American brothel owner and philanthropist

Eliza Haycraft ( February 14, 1820 – December 5, 1871) was a wealthy brothel madam and philanthropist, who donated money to the widows and orphans of the American Civil War.

==Biography==
Haycraft was born on February 14, 1820. She moved to St. Louis, Missouri, from Callaway County, Missouri, in 1840, reportedly arriving in a canoe. She fled her original home because her parents cast her out after she was seduced by a lover at the age of twenty. She arrived in St. Louis destitute, with only the option of selling herself as a courtesan.

Haycraft took advantage of the brief legalization of prostitution in her city, and soon became the owner and manager of a brothel, doing well in business despite her inability to read and write. She signed her name with an "X", and avoided using banks.

She bought commercial and residential property, and rented it back out. By the time the Civil War had started, she had two working operations in the continually-growing St. Louis. At the end of the war, she had five. Throughout her career, she was known for being a generous philanthropist, refusing to turn away the city's poor, offering them help and financial aid. Her timing was impeccable, because St. Louis grew from 36,000 to 350,000 people between 1840 and 1870, and countless young men passed through on their way west. However, the Civil War was her biggest boon. When the Civil War started, Haycraft had two working establishments. By the time it finished, she had five, and had also bought commercial and residential property, signing the deeds with an X because she was unable to write her name.

Haycraft earned $12,500 in 1867, enough to be listed as one of "Our Solid Men" on the list of men who earn more than $1,000 per year published each year. In spite of her inability to read, Haycraft was smart enough to build a vast brothel empire in St. Louis, which she rented to her fellow madams.

Haycraft used several strategies to build her brothel empire. She not only rented out her properties to fellow madams, but she also provided bail for them and their girls when needed. By leveraging her wealth and status, Haycraft effectively protected her business from periodic police busts, making it more difficult for authorities to constrain prostitution in the area. In The St. Louis Post, there was an ongoing discussion about how to deal with the growing prostitution in the city during the war, which turned whole blocks over to the trade, encroaching on respectable homes, churches, schools, and hospitals. According to the Union military during the war, decriminalizing prostitution and regulating it instead was the solution that was adopted. Houses were taxed to cover the costs associated with the regular weekly medical inspections of prostitutes for sexually transmitted diseases and the costs associated with maintaining hospitals for women with active cases of the disease.

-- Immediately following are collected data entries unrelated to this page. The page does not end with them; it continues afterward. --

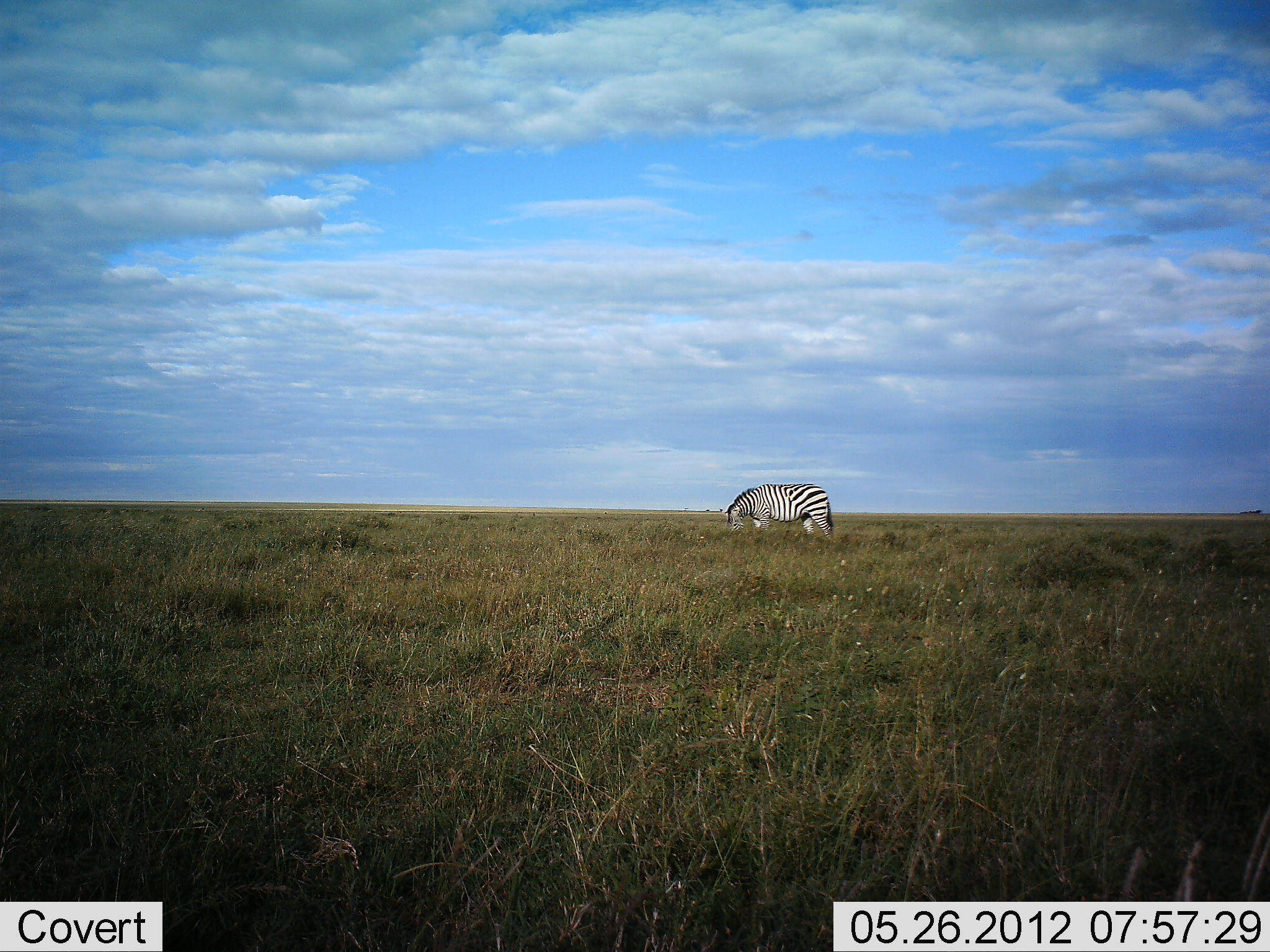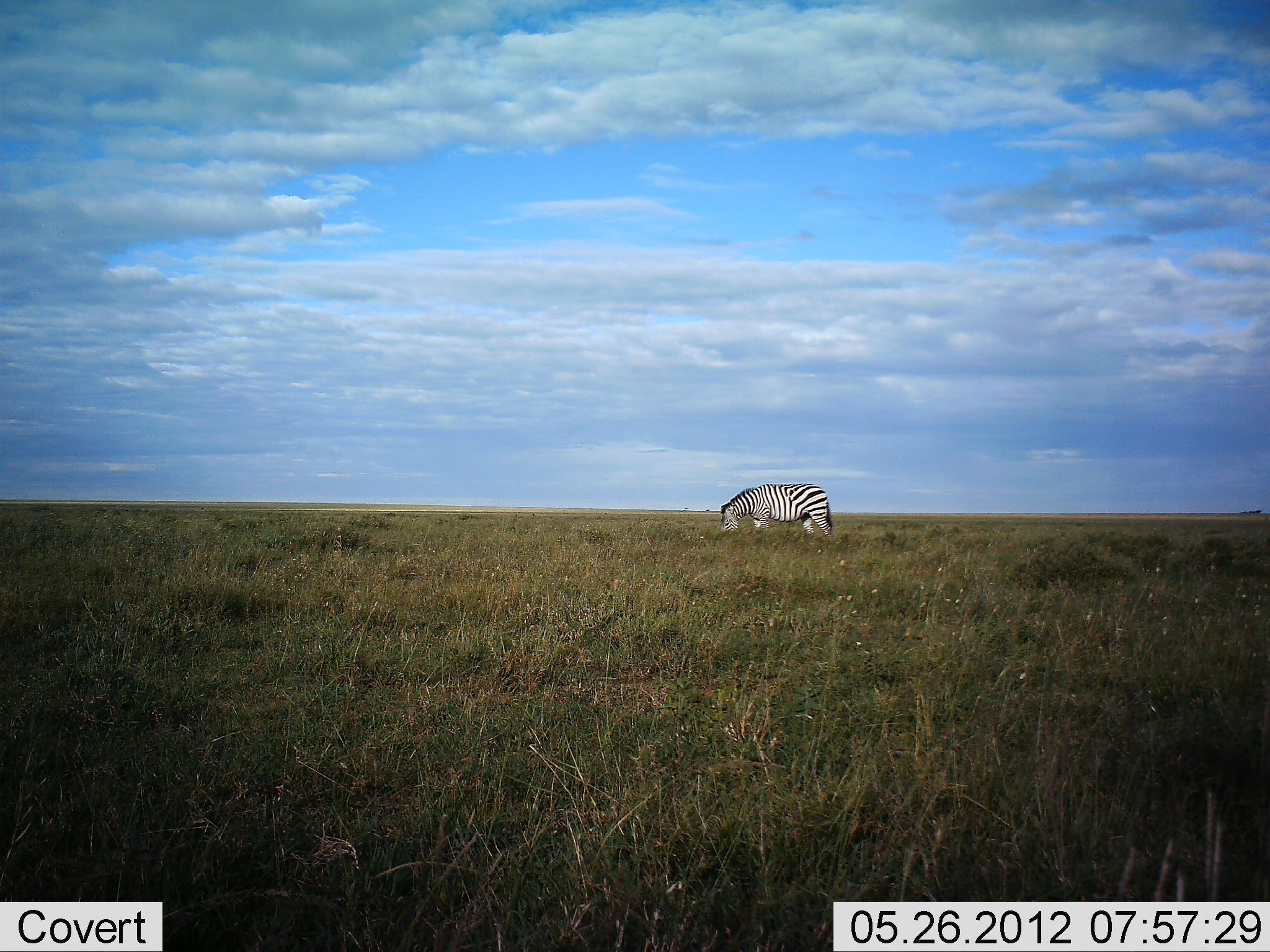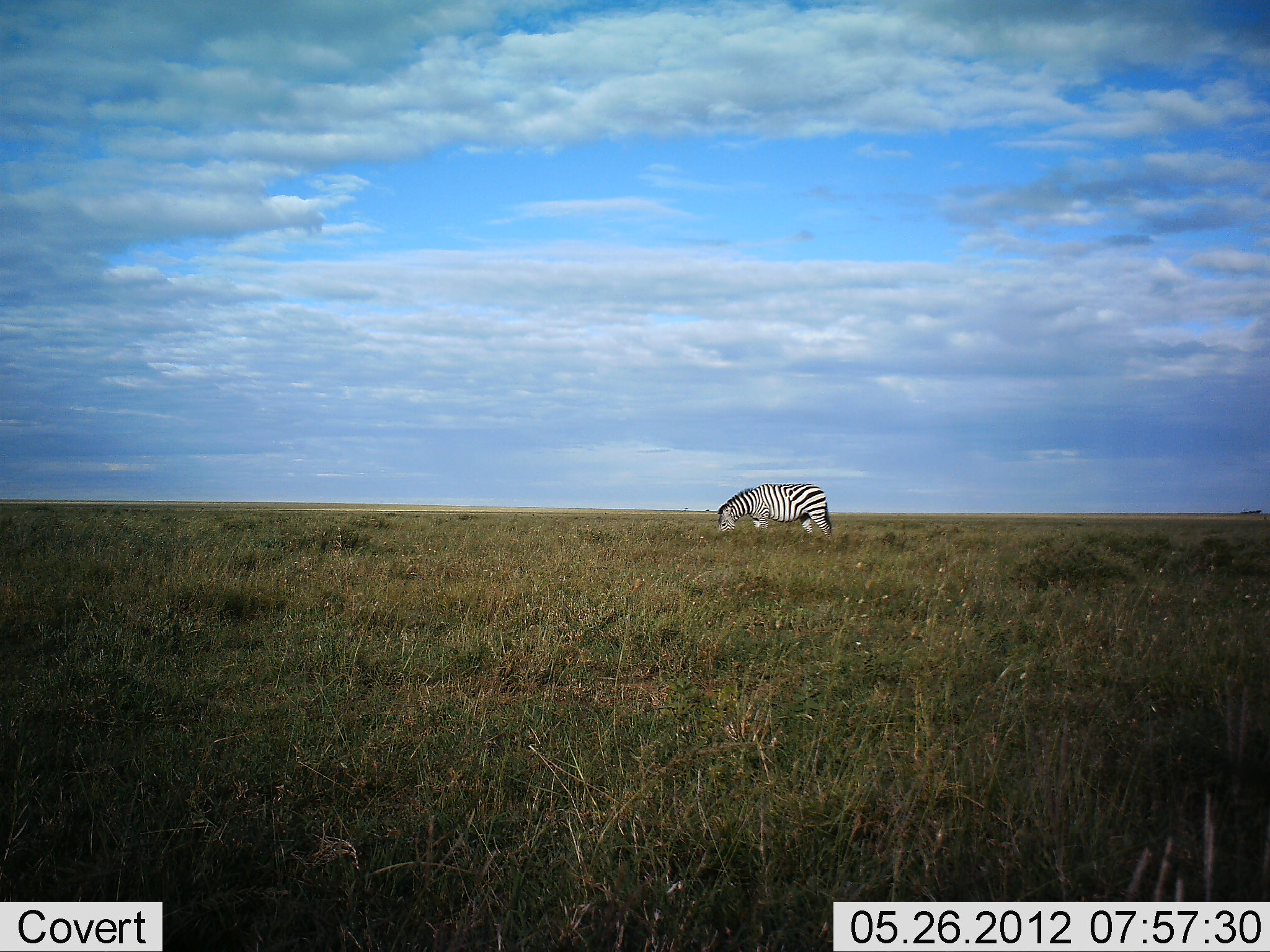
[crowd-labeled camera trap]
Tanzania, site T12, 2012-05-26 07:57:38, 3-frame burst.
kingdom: Animalia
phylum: Chordata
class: Mammalia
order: Perissodactyla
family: Equidae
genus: Equus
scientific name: Equus quagga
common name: plains zebra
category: zebra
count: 1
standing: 10%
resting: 0%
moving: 0%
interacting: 0%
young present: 0%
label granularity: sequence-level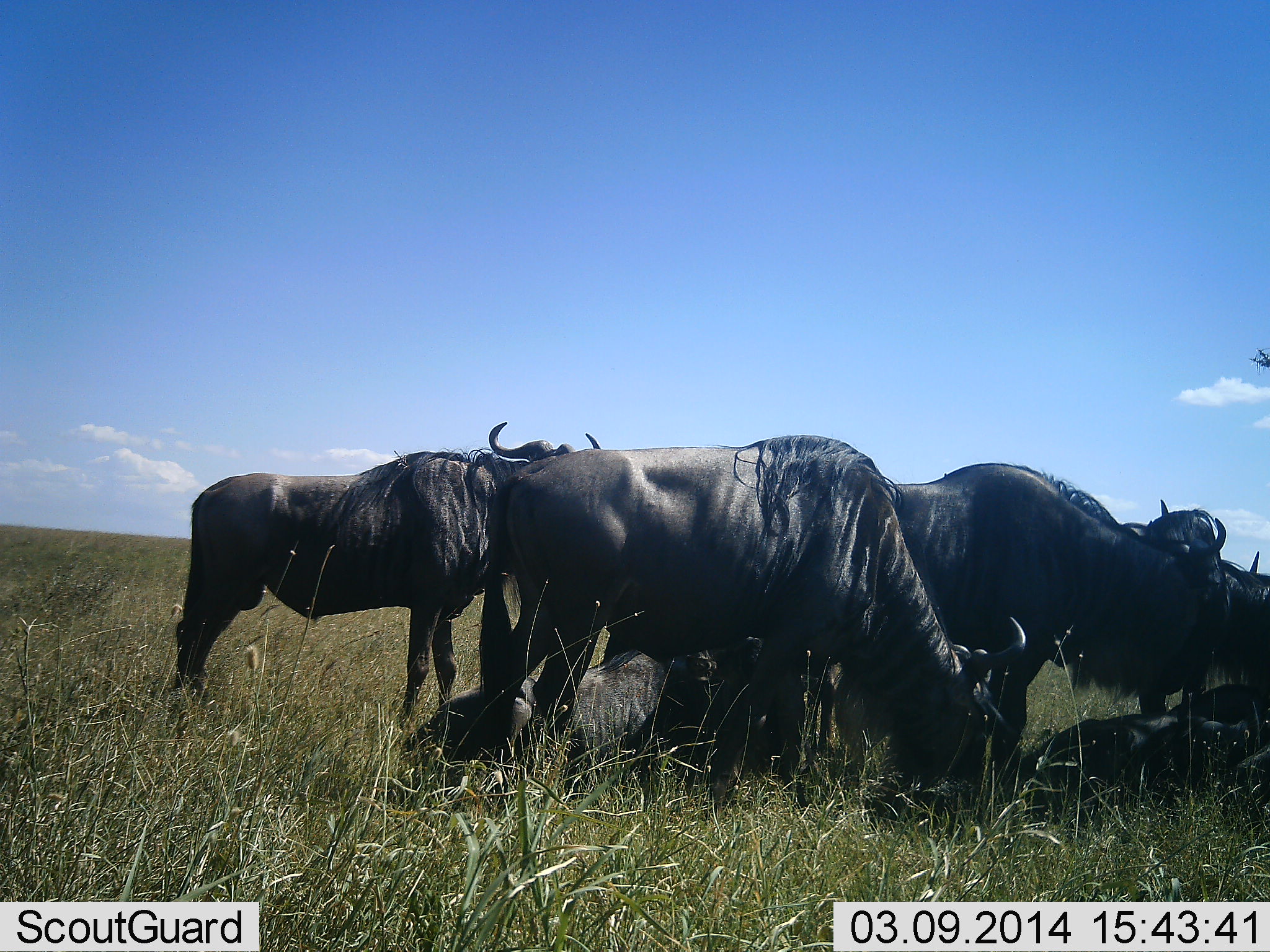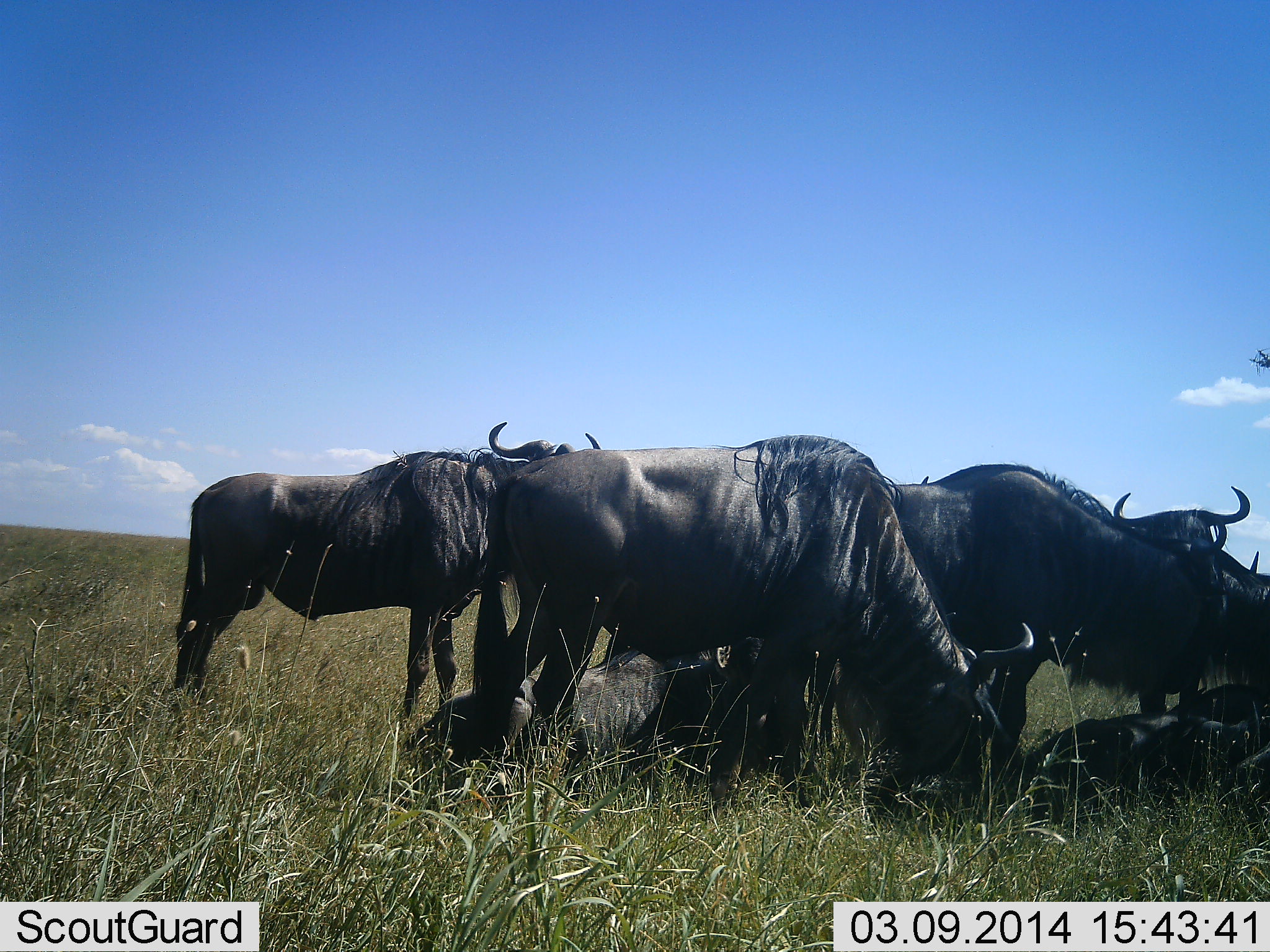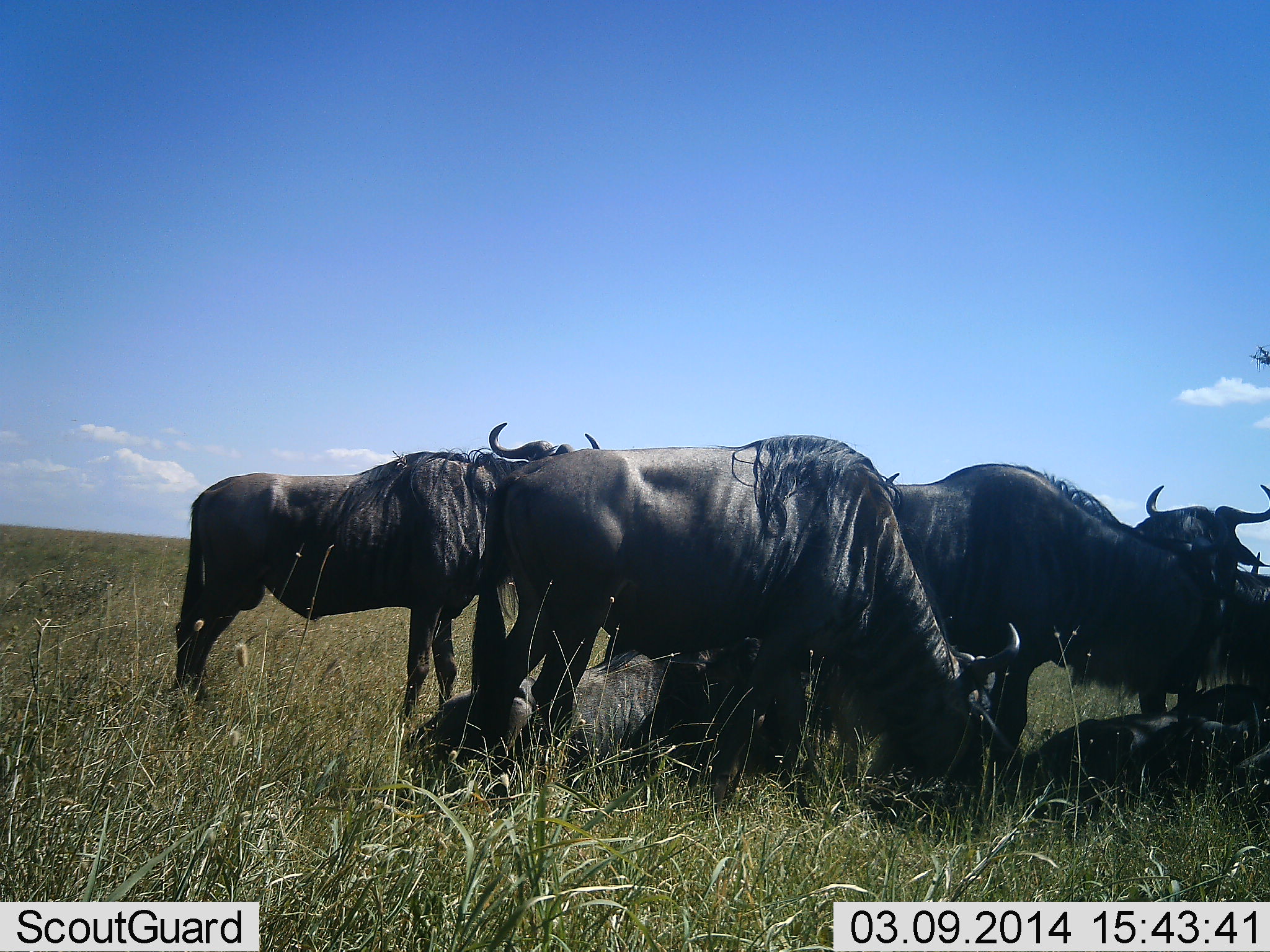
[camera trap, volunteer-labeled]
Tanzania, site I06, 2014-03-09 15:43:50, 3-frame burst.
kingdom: Animalia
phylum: Chordata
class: Mammalia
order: Artiodactyla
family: Bovidae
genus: Connochaetes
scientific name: Connochaetes taurinus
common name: blue wildebeest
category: wildebeest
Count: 7.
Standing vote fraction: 90%.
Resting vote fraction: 90%.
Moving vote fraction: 0%.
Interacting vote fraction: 0%.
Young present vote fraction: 0%.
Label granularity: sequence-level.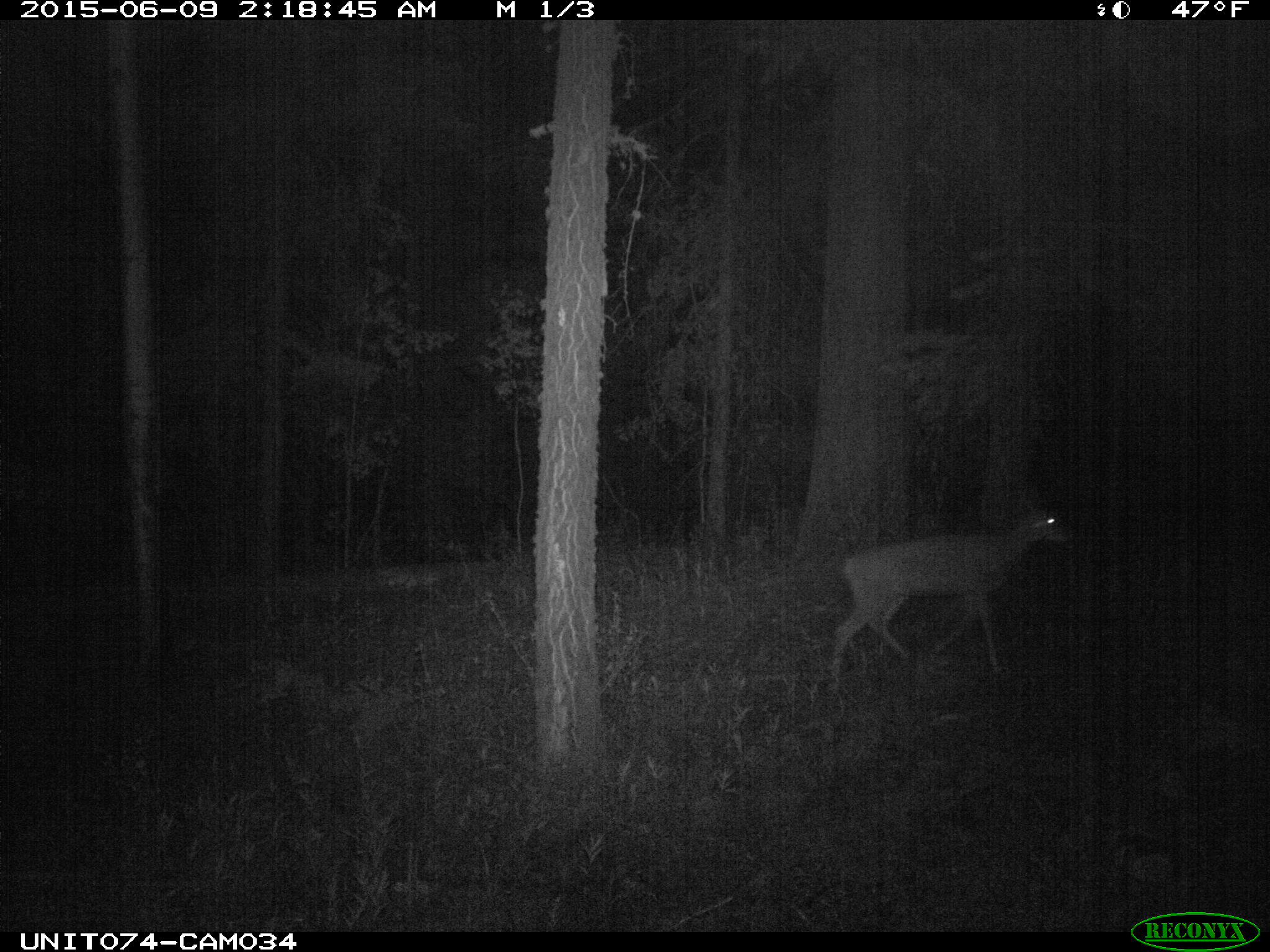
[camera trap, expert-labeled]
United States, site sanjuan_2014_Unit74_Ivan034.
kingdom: Animalia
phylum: Chordata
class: Mammalia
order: Artiodactyla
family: Cervidae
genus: Odocoileus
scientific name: Odocoileus hemionus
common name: mule deer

Haycraft owned at least 19 pieces of real estate. During a prostitution-legal era when brothels were common, she was one of St. Louis' wealthiest people. She was also known for her philanthropy, providing assistance to the poor of the city.

Her stature made it possible for her to purchase a home from the Chouteau family, one of the city's most prominent families, when she retired in 1870. The house was on St. Charles Street between Fifth and Sixth streets. Haycraft died there on December 5, 1871, at the age of 51. She left an estate valued at over a quarter million dollars, about 30 million U.S dollars today. More than 5,000 people attended her funeral, and she was buried without a marker in the Bellefontaine Cemetery. Her grave is in the center of a 20-plot lot she bought. The other plots remain empty.

==In popular culture==
In February 2019, auditions were announced for the world premier of Madam!, "a new musical based loosely on real events" of Haycraft's life with music, words, and book by Colin Healy to debut August 2019. Madam runs at Bluff City Theater in Hannibal MO from August 15 to August 24, 2019.